Evolution of (a) emission peak intensity and (b) peak energy with H+ ion fluence derived from Gaussian fitting of the IL spectra of ZnO nanorod arrays irradiated by 180 keV H+ ions.

Figure 10
figure 10

Schematic diagrams indicating the generation, evolution and annihilation of defects in ZnO nanorod arrays under 180 keV H+ ion beam irradiation.

Stage I: H+ ion fluence varies from 0 to 2.5 × 1014 ions/cm2. H+ ions transfer their energy to ZnO lattices through electronic energy loss process, annealing out the absorbed -OH bonded on the surfaces38 and eliminating some of blind centers. Then the light emission enhances and the surface defect emission are excited at initial stage of irradiation. Meanwhile, H+ ions transfer their energy to lattice atoms through nuclear energy loss resulting in the displacement of lattice Zn and O atoms. Displacement energy for the Zn and O atoms are 30 and 52 eV, respectively, so VZn and Zni are the main defects in the initial stage of ion implantation37. Therefore, VZn clusters are rapidly generated, and their concentration increases significantly with the increasing of H+ ion fluence, which result in a very strong emission around 2.0 eV. The emitted light intensity is enhanced dramatically by implanted H+ ions.

Stage II: H+ ion fluence varies from 2.5 to 6.4 × 1014 ions/cm2. Zni, Oi and Hi produced by H+ irradiation would diffuse to the nanorod surfaces and passivate the surface defect emission centers due to the easily migration of Zni, Oi and Hi at 290~325 K9,45. Meanwhile, VZn and VO would remain inside the nanorods due to their higher migration energy4,8. Otherwise, the migration energy of Oi is much lower than that of Zni4. Then VO concentration would increase with an increase in H+ ion fluence, while some VZn clusters would decompose into single VZn through combination with newly produced Zni. Therefore, blue emission around 2.9 eV is quenched quickly and the emission of VZn clusters round 2.0 eV would weaken, while the emission of single VZn emerges and the emission of VO are further enhanced.

Stage III: H+ ion fluence varies from 6.4 × 1014 to 1.0 × 1015 ions/cm2. Each kinds of defects remains relatively stable. During H+ ion irradiation, the existing defects would be compensated by newly produced vacancies and interstitials, thus achieving a relative dynamic balance of defect concentrations. Otherwise, the implanted H atoms could combine with VO to form HO complex impurities17 or combine with VZn to form VZn-OH clusters which passivate the green emission21. Therefore, all emissions keep relatively stable except that the green emission of Vo+ is weakened.

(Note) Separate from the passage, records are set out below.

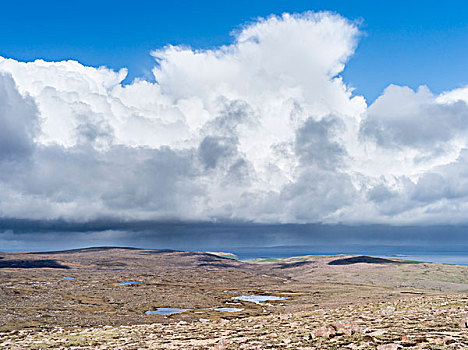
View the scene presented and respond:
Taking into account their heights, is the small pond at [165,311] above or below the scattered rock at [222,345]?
below

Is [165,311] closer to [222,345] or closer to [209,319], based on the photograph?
[209,319]

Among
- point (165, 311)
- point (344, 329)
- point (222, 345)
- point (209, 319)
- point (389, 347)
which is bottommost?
point (165, 311)

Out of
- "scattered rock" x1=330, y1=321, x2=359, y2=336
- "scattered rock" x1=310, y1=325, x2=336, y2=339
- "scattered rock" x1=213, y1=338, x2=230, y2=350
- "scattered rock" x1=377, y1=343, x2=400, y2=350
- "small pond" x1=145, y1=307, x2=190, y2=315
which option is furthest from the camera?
"small pond" x1=145, y1=307, x2=190, y2=315

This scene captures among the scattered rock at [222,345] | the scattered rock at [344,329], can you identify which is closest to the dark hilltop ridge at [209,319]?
the scattered rock at [344,329]

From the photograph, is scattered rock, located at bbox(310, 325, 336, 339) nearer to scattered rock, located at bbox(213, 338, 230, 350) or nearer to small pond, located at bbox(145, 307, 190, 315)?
scattered rock, located at bbox(213, 338, 230, 350)

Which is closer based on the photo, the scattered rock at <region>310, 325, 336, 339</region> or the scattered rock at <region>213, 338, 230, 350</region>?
the scattered rock at <region>310, 325, 336, 339</region>

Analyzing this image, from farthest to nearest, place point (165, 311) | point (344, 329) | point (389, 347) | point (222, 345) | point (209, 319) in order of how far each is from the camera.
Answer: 1. point (165, 311)
2. point (209, 319)
3. point (222, 345)
4. point (344, 329)
5. point (389, 347)

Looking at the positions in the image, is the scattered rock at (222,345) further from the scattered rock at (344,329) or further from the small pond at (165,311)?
the small pond at (165,311)

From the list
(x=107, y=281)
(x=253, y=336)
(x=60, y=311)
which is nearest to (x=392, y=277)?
(x=107, y=281)

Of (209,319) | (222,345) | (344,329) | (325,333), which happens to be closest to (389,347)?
(344,329)

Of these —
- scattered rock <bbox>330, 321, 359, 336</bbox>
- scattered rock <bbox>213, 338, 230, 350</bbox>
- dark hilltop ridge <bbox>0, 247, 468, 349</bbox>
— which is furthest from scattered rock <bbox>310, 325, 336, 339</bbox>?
scattered rock <bbox>213, 338, 230, 350</bbox>

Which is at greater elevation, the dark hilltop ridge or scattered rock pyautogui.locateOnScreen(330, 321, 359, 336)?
scattered rock pyautogui.locateOnScreen(330, 321, 359, 336)

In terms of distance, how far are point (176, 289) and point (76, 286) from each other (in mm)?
35907

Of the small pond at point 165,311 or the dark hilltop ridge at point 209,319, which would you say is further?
the small pond at point 165,311
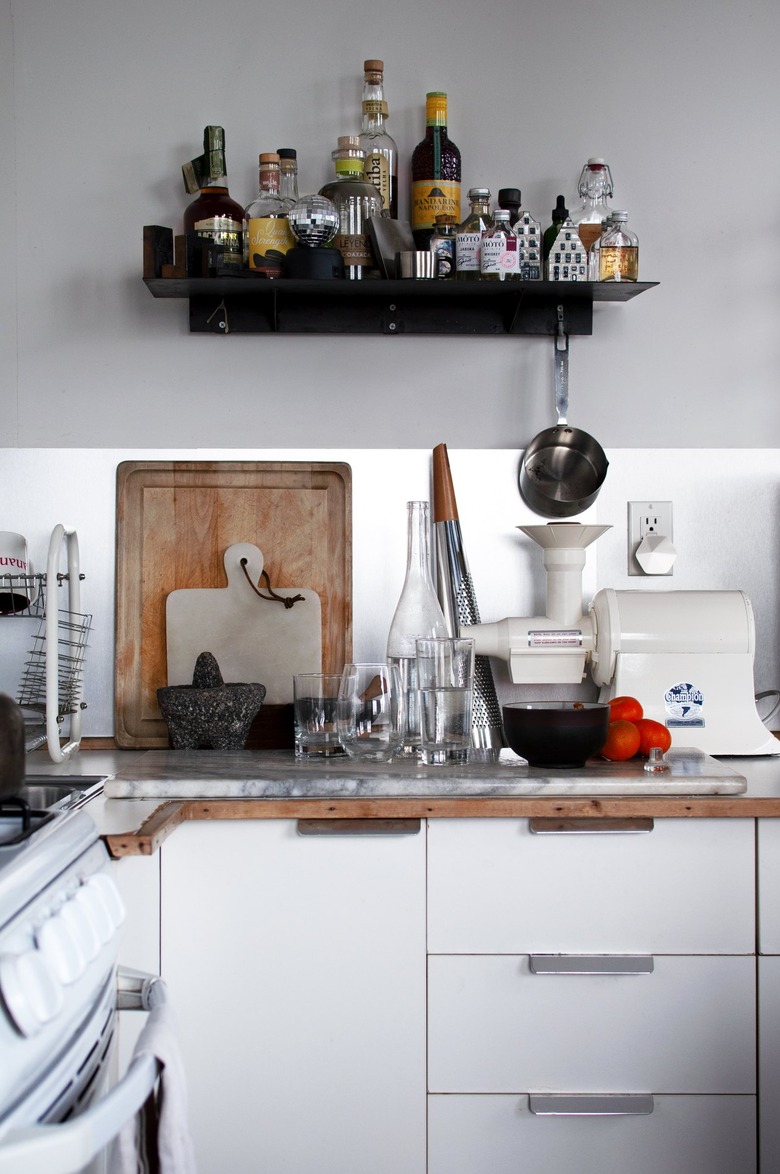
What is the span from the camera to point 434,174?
79.7 inches

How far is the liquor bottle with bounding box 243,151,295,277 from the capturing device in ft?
6.44

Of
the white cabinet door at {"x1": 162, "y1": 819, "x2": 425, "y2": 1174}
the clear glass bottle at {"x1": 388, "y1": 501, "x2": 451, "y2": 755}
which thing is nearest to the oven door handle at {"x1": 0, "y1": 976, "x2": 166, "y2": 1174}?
the white cabinet door at {"x1": 162, "y1": 819, "x2": 425, "y2": 1174}

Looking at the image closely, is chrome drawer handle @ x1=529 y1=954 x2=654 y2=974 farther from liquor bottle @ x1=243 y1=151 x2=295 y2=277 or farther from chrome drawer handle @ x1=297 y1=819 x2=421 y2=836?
liquor bottle @ x1=243 y1=151 x2=295 y2=277

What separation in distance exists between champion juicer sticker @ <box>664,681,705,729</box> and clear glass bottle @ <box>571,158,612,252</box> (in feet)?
2.66

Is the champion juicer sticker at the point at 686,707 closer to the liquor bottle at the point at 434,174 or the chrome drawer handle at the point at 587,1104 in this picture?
the chrome drawer handle at the point at 587,1104

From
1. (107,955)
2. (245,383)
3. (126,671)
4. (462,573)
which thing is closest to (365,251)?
(245,383)

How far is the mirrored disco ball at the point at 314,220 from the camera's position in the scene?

Stage IV: H+ ion fluence is higher than 1.0 × 1015 ions/cm2. In this stage, more vacancies and interstitials are produced. More VZn clusters would combine with newly produced Zni and decompose into isolated VZn until the concentration reaches a relative stable state. Otherwise more H atoms would combine with VO to form HO complex which would passivate green emission related with VO as shown in Figure 9 and 10. Meanwhile, the blind centers would be introduced which results in the weakening of the total light intensity.

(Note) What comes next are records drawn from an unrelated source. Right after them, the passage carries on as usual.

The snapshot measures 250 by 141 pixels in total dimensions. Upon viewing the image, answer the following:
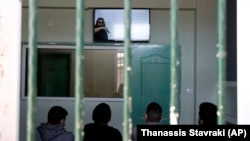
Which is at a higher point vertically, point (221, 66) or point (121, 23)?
point (121, 23)

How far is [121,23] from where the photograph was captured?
5.10m

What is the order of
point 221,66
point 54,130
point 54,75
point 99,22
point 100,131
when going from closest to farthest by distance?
1. point 221,66
2. point 100,131
3. point 54,130
4. point 99,22
5. point 54,75

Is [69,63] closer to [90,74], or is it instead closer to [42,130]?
[90,74]

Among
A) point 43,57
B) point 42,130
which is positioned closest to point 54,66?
point 43,57

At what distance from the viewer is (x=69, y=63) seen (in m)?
5.13

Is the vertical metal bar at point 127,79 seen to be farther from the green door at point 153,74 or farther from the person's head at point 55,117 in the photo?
the green door at point 153,74

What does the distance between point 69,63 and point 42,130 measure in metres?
2.15

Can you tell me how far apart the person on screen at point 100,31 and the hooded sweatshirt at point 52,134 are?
2195 millimetres

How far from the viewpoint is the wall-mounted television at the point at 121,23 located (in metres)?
5.05

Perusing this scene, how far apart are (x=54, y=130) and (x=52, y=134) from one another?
0.04 m

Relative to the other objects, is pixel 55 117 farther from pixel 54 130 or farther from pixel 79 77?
pixel 79 77

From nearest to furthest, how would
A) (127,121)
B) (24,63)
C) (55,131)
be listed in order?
(127,121)
(55,131)
(24,63)

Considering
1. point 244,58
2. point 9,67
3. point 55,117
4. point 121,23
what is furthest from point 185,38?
point 9,67

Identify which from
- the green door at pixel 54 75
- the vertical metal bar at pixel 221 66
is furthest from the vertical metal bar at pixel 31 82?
the green door at pixel 54 75
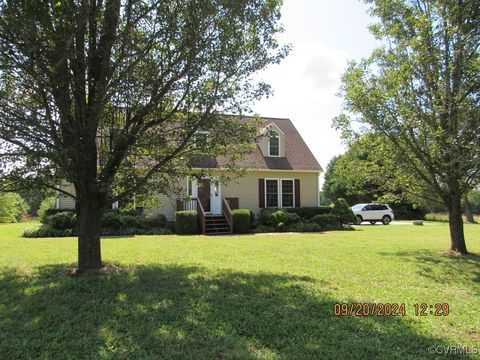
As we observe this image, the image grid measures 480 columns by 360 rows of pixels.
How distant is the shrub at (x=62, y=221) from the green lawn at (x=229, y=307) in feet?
20.1

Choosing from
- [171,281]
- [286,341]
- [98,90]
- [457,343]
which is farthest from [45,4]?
→ [457,343]

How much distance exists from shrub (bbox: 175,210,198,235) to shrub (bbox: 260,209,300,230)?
371 centimetres

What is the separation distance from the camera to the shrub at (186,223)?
16.6 meters

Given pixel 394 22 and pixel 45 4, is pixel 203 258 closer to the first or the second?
pixel 45 4

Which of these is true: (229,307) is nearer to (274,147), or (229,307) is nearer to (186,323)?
(186,323)

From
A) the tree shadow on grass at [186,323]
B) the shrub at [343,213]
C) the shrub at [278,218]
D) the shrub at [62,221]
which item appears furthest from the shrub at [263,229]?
the tree shadow on grass at [186,323]

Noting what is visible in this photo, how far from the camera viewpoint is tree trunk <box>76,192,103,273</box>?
683cm

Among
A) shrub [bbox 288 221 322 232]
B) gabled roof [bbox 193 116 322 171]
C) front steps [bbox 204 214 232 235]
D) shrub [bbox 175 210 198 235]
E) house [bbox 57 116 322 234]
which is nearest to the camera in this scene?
shrub [bbox 175 210 198 235]

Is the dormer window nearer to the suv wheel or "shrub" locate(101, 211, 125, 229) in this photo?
"shrub" locate(101, 211, 125, 229)

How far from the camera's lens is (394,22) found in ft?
34.3

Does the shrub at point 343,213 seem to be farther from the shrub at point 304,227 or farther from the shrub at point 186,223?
the shrub at point 186,223

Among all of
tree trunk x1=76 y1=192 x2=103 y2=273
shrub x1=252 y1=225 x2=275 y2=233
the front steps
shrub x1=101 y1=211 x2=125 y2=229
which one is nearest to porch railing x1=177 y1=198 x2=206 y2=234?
the front steps

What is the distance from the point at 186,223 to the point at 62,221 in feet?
16.7

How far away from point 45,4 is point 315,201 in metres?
18.1
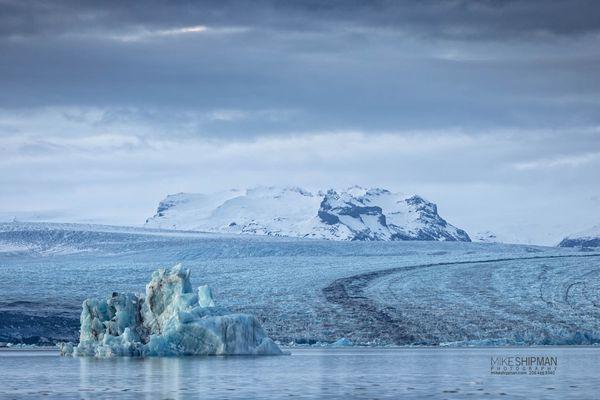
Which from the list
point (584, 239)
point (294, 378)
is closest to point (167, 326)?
point (294, 378)

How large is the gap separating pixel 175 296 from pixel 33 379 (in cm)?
840

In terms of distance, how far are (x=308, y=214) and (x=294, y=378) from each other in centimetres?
15133

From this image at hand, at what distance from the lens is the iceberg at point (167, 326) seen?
2884cm

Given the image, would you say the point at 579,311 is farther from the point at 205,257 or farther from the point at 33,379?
the point at 205,257

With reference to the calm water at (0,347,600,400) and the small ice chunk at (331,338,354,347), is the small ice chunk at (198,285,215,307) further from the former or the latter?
the small ice chunk at (331,338,354,347)

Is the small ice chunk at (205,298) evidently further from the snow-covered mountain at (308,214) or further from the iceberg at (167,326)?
the snow-covered mountain at (308,214)

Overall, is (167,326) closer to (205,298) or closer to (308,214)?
(205,298)

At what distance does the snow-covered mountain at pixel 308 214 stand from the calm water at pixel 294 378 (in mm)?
125654

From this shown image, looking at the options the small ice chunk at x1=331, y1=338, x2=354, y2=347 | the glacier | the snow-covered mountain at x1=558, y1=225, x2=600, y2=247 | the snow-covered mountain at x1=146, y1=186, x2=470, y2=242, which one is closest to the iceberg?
the glacier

In summary, well-aligned ZnO nanorod arrays were grown on Si substrates in aqueous solution of methenamine and zinc acetate. Then the nanorods were irradiated with 180 keV H+ ions to a total fluence of 8.0 × 1015 ions/cm2. The annealing effect during irradiation would improve the crystallinity of the nanorods. Out-diffusion of the interstitial atoms and the stabilization of H by vacancies would lead to the lattice contraction, which would induce a blue-shift of the UV emission. Evolution of the defects are very sensitive to the irradiated H+ ion fluence, especially in the beginning stage. Evolution of the defects under H+ ion irradiation could be classified into IV stages. Surface defect emission center round 2.84~2.90 eV could be activated by annealing effects of H+ ion and passivated by out diffused interstitials. Green emission of \({V}_{O}\) could be activated by H+ ion at the beginning stage of irradiation and be passivated by combination with H+ ions as the fluence is higher than 2.0 × 1015 ions/cm2. VZn clusters would form in the beginning stage of irradiation and decompose into isolated VZn under higher irradiation. Combination of the existed defects with newly produced ones could perform a relative stable stage of defects. Surface passivation of ZnO nanorods in C4H7AlO5 aqueous solution could improve the irradiation resistance of ZnO nanorods.

Experimental

Growth of ZnO nanorod arrays

The ZnO nanorod arrays were grown vertically on Si (100) substrates by the two-step method19. Typically, the substrates were cleaned in the ultrasonic bath with acetone, ethanol and deionized water, and then etched by 10% HF solution for 10 min to remove the residual oxide layer. Then 25 nm thick ZnO seed layer was deposited on the substrate by radio frequency magnetron sputtering. Then ZnO nanorod arrays were grown in aqueous solutions of 0.02M Zn(CH3COO)2·2H2O and hexamethylenete-tramine (HMTA) at 95 °C for 2 h. After the growth, the substrates with ZnO nanorods were washed with deionized water, and then dried in a vacuum oven at room temperature. The passivation of ZnO nanorod arrays were performed by immerging the as-grown ZnO nanorods directly in 0.01M aluminium hydroxide acetate (C4H7AlO5·2H2O) aqueous solutions for 10 s. Then the nanorods were dried at 75 °C for 5 min. To adjust the shell thickness, the dipping and drying processes were also repeated for 3 times. The annealing process for ZnO nanorod arrays was carried out in oxygen atmosphere with O2 flow of 300 sccm at 350 °C for 30 min.

Irradiation and collection of IL spectra of ZnO nanorod arrays

The ZnO nanorod arrays were irradiated by 180 keV H+ with a BNU 400 keV Ion Implanter. The total irradiation fluence is 8 × 1015 ions/cm2 and the ion flux was 8.02 × 1013 ions/cm2. During H+ ion irradiation, real-time IL spectra were recorded in a chamber with a base pressure of 5 × 10−4 Pa connected to the ion implanter. The sample was set in the center of the stage and irradiated continually by 180 keV H+ ion beam with an incident angle of 15° with the sample normal direction. The ion beam with a quadrate spot size of 40 × 40 mm2 could cover the whole nanorods. A silica lens and an optical fiber were placed at an angle of 32° from the incident H+ beam direction to collect the luminescence of IL spectra.

Characterization of the nanorods before and after irradiation

Surface morphologies and cross sectional images of ZnO nanorods were observed by a field emission scanning electron microscope (FESEM, HITACHI S-4800). The X-ray diffractometer (SHIMADZU XRD-6000) with a Cu Kα radiation was used to investigate the crystal structures of all samples. Photoluminescence (PL) spectra were acquired by a Jobin-Yvon micro-Raman spectrometer using a 325 nm He-Cd laser as an excitation source.